Here then is a distinction therefore between the two. It is not a case of the Arterial Self being immoral because it does not always choose the most righteous course of action, it is moreover because it knows its capabilities and what it can and cannot afford, and its preference.

Here we can see also that the spirit may dismiss the physical world's requirements, almost as unlawfully as the physical world's persistence upon the soul…. and deliberating the two is given to the over-ego, the Arterial Self, as opposed to the developing ego and its experiments into the bargain.

There has always been the question about instantaneous purity as sanctioned by the moralists, as becoming possible. Such a 'perfected' man who has contradicted his Arterial Self and with an immature capability that has forced himself beyond his means, may invoke the very opposite to that he has set out to achieve.

One of the reasons for this lies in the consequence to all actions depending upon their origin rather than their physical set sequence. A 'good' action from an inadequate man is moreover interpreted lastingly from the initial motivation as experienced within the Arterial Self, and if the Arterial Self is out of agreement with this action it shall become null and void. This is because there is a protection afforded the core self of a man, that he is liable moreover within his true nature and not out of it.

Conversely, if he were to suffer the dictates of his acting conscience (social conscience, spiritual guiding, whatever) and abstain from his favorite foods in order to diet, but the purpose was not agreed upon by his Arterial Self, he will not take advantage of any long-lasting health result. Also he will go back to preferring those foods he instinctively hungers for, and seek to satisfy that particular hunger. Here we can also suggest that the hunger and the foods themselves are not the critical issue. We can respect the man in his desires - and yea, the point is in that very respecting.



Goodness is its own reward, however insincere goodness is spiritually impotent. The significator has to remain with the core person and what they may achieve out from there; all else is superficial and of little lasting importance.

It may be that the individual’s Arterial Self comes to want for a complete change in diet, because out from their being comes the recollections of such relationships and interactions to foods, alongside a knowing that maintains what is required and needed for future sustenance. Then we find that the dynamics between that man and his nutrition give pleasures which can be experienced even in the simplest of foods. The first pleasure known is in the honesty of self and the compliance to need. Similarly, if not in the advanced relationship, then one can know this simply in the experience of eating the very foods you want the most. The pleasure comes in pleasing yourself, not so much as the substance of the food.

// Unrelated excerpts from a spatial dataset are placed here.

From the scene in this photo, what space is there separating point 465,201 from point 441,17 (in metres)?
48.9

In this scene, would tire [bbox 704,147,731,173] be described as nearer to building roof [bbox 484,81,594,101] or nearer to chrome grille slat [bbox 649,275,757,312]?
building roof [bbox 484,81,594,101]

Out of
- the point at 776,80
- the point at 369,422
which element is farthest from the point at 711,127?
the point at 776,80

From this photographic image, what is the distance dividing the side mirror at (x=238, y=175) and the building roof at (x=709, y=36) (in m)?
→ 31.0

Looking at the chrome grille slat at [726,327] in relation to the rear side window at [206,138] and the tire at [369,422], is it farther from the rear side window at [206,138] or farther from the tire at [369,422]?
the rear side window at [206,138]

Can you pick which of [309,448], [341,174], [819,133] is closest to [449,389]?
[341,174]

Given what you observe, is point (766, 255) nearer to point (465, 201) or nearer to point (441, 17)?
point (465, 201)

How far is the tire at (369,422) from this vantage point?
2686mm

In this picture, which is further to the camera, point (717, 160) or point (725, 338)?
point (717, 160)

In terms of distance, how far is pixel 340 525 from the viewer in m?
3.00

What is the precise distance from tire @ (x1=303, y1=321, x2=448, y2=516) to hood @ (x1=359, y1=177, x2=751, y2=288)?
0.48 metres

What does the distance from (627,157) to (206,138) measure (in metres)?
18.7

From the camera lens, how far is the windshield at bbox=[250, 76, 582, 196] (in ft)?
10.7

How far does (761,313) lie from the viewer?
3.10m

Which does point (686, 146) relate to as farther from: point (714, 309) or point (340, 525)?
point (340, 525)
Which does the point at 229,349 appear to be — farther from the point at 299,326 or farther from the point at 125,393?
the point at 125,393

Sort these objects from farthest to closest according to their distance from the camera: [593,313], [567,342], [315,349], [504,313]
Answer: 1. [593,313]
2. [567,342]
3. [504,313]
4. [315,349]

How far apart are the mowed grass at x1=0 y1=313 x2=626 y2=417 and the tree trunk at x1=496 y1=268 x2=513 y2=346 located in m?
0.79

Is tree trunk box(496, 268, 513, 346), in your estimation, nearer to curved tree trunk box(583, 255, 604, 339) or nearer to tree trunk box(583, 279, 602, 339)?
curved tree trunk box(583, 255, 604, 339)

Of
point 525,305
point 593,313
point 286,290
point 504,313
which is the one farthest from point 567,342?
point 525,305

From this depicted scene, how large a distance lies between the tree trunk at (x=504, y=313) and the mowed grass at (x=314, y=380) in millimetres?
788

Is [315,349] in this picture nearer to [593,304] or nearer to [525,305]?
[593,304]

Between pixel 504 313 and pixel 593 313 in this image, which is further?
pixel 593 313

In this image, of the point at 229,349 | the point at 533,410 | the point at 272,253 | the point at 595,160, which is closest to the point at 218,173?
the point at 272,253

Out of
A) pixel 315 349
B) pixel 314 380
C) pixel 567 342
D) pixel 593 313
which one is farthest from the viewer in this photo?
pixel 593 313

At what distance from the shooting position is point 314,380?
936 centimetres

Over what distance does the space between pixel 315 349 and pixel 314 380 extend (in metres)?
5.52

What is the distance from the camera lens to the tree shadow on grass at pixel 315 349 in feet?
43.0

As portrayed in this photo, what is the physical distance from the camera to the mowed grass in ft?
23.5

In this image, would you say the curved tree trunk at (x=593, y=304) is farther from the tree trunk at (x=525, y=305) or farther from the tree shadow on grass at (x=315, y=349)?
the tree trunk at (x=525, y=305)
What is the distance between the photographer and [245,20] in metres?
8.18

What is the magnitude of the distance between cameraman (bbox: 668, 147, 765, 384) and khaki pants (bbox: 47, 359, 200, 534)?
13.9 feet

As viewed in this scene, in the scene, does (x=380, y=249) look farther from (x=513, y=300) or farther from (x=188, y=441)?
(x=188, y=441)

If taken incorrectly these passages may appear to promote an utterly self-centered and self-fulfilling lifestyle. This is not the reasoning of the meaning, but it is moreover a guide to understand what it feels like to be agreeable to oneself. Overindulgence is actually symptomatic of a soul who is not answering their Arterial Self, their true I Am, but living in compromise to it. So the most effective way to reestablish a pleasing of that self becomes prominent in basic codes, expressed in ways which otherwise would not be so excessive.



The importance of 'expressing oneself', albeit truthfully, has been maintained largely amongst the people who are habitually having to come to choices which seem to present and represent over and over begging their attention. Expression from a man does not have to be indicated by grandstanding or imposing around others, but communicating a genuine aspect that is in line with his true feelings and thoughts coming from the core.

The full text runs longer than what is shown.